Let me provide you with a few examples to support my position, which is that you’ve likely already met (or mostly met) these new requirements, particularly those due at the beginning of the three-year phase in process.

Quality Assurance Performance Improvement (QAPI) has been on your radar since President Obama signed the Affordable Care Act in 2010. You saw the inherent value of this tool, and evolved your QA programs to reflect this systematic data-driven approach to organizational improvement. You educated yourself, and your organization, and incorporated these concepts into your daily practice.

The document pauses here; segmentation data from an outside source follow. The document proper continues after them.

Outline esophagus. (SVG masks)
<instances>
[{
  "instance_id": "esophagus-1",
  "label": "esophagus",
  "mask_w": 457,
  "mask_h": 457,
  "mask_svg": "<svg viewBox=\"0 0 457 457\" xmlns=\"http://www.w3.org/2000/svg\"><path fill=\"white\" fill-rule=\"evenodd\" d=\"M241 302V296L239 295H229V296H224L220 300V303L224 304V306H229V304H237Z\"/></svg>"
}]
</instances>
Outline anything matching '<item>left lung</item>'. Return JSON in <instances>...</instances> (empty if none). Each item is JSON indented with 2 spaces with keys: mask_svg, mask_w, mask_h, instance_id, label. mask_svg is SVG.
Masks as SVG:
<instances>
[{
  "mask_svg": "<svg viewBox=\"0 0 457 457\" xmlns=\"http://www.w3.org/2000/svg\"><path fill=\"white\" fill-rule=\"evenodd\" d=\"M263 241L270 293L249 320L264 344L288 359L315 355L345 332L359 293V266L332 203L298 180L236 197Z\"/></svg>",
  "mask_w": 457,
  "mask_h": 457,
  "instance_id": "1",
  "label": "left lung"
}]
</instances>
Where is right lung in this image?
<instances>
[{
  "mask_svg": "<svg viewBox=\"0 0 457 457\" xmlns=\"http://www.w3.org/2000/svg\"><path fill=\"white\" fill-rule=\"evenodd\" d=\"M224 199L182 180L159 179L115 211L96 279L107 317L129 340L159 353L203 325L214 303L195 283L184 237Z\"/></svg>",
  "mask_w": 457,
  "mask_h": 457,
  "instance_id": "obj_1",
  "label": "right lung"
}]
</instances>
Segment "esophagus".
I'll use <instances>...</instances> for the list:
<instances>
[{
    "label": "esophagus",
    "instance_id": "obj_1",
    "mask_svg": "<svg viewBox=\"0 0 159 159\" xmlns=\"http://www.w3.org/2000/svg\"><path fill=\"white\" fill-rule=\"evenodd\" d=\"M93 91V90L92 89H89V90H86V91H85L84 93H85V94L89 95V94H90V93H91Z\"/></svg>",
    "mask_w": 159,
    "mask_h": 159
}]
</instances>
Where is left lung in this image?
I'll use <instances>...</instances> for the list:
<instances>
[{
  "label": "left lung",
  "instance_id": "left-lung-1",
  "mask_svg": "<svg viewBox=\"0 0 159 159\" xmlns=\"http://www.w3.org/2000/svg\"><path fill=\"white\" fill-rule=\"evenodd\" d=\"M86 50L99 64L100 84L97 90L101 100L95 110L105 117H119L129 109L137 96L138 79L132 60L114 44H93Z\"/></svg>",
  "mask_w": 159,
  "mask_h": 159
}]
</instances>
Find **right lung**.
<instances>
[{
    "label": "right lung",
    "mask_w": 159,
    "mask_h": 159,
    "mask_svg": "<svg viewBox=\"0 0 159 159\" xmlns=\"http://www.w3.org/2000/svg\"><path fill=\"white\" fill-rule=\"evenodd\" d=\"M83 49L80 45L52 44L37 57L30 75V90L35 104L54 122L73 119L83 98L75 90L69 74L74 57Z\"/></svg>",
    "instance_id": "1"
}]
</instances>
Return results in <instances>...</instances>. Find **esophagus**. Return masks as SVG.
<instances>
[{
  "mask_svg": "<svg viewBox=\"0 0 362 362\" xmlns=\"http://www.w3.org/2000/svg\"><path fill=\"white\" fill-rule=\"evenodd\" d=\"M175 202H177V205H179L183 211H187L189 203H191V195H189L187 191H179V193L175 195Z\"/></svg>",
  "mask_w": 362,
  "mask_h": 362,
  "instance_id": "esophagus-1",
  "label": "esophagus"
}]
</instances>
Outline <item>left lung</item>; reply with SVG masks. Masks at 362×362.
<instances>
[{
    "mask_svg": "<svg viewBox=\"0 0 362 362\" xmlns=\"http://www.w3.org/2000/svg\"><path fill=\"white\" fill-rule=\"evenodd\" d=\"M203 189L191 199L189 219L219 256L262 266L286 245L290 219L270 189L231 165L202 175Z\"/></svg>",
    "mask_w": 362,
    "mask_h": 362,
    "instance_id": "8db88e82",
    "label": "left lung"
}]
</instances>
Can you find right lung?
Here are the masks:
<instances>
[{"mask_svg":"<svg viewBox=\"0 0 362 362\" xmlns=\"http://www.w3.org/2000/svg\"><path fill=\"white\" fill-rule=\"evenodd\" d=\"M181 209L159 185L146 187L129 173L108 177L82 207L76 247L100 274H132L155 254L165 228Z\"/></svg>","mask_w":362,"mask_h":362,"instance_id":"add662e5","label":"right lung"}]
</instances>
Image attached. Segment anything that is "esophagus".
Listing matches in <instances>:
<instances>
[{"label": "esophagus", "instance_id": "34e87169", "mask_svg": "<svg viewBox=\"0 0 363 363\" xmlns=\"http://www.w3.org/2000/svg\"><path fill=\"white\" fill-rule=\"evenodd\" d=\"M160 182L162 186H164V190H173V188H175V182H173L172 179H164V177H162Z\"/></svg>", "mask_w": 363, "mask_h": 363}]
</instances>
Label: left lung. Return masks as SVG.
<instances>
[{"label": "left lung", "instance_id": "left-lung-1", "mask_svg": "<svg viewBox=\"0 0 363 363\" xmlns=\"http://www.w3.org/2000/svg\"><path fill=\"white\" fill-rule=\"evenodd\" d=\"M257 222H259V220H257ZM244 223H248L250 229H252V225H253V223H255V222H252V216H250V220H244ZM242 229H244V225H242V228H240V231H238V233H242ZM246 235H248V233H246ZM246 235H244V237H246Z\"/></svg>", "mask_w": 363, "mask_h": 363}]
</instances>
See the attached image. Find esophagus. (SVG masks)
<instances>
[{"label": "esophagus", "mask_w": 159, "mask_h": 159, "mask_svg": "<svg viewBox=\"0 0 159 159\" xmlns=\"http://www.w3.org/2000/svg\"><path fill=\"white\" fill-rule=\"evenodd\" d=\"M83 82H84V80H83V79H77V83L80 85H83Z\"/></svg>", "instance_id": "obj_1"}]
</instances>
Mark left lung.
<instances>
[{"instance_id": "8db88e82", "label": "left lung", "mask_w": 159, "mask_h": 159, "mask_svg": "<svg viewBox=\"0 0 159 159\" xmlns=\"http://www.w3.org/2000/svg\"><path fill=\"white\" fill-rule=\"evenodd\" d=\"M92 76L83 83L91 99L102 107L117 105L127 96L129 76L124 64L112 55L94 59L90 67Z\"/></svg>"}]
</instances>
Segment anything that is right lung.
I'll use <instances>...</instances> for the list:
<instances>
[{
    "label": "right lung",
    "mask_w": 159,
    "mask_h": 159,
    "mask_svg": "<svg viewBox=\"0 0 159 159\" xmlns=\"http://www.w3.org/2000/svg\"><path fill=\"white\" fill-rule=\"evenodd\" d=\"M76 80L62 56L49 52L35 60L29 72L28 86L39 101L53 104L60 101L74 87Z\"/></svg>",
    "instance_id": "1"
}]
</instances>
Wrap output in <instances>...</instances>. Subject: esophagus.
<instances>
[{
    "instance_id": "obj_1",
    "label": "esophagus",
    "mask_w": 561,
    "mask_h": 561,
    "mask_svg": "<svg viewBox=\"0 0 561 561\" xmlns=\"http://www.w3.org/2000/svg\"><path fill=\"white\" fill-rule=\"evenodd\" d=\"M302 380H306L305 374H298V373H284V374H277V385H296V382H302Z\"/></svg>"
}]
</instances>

The “new” resident assessment requirements merely restate what was previously required. Yes, it uses more comprehensive language that reminds us to consider not only “understanding a resident needs, but also to understand their strengths, goals, life history, and preferences.” It then adjusts our language from “discharge potential” to “discharge planning” so as to encourage a shift in our thinking about resident preference and expectation — a practice that many of you already employ today.

And finally, comprehensive person-centered care planning adds a new requirement that you complete a baseline interim care plan for each resident upon his or her admission to the facility, within 48 hours. This care plan would include initial goals based on admission orders, physician orders, dietary orders, therapy services, social services and PASARR recommendations as appropriate.

Are any of these “new” guidelines all that different from what you currently do with your initial admission assessment? I suspect you already create a baseline plan of care.

OK, now let me remove my rose-colored glasses for just a moment to acknowledge that while these new requirements might seem reasonable and realistic, we have yet to know how these regulations will impact the survey process. I suspect that what is most likely behind the initial “kick in the gut” feeling is our concern regarding how surveyors will internalize the new regulations and enforce their actions.

CMS denotes that updated training will be provided to the surveyors on the new regulatory language, and implementation will be in three phases. This should help us understand and better prepare for the specific nuances of these new regulations.

Until then, breathe slower, and a little bit easier. Seek out trusted sources for education, like AHCA and LeadingAge. Keep your wallet in your purse or back pocket, and continue to rely on your data to make informed decisions for all in your care today, and those who will be in your care tomorrow!

Steven Littlehale is a gerontological clinical nurse specialist, and executive vice president and chief clinical officer at PointRight Inc.